Moreno spent two months travelling from Seattle to Las Vegas, interviewing former volunteers about their reasons for going into the Peace Corps.

He realized that many new volunteers may not fully understand the moral and ethical considerations of what being an American overseas might entail.

“It’s important for the volunteer to think long and hard whether they’re going to be comfortable being an extension of American foreign policy in a place or community that probably has a history of colonization by a western power and possibly violent civil war,” Moreno said.

He came back to CSU in fall 2010 to work on his thesis. His adviser in the English department, Sarah Sloane, spearheaded an effort to get Moreno an instructorship and graduate teaching assistant position for the rest of the time he would be at CSU.

“He’s a good writer, a good thinker and a good person who got caught in conditions beyond his control,” Sloane said. “He’s one of the very first graduates of the creative non-fiction program and he’s doing us proud.”

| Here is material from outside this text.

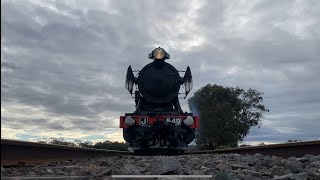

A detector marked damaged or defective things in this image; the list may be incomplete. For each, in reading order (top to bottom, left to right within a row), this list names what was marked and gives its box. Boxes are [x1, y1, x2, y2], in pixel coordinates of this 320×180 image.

rusty rail [1, 139, 131, 166]
rusty rail [188, 140, 320, 157]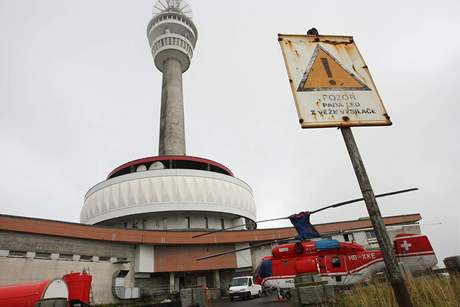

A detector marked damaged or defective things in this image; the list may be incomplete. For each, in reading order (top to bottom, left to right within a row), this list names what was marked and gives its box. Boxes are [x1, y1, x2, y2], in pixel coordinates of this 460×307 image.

While Moreno said the experience has left him “a bit more jaded, a bit more cautious about the role of Americans overseas,” he remains hopeful about other programs, like the Global Health Service, that sends doctors and highly trained people to areas where Peace Corps is operating.

“That’s an example of better trained people, I think, doing more advantageous, more valuable work in places that really need it,” Moreno said.

After graduating from CSU with a masters degree in creative non-fiction in summer of 2011, Moreno is now teaching and working on his doctorate degree at the University of South Dakota.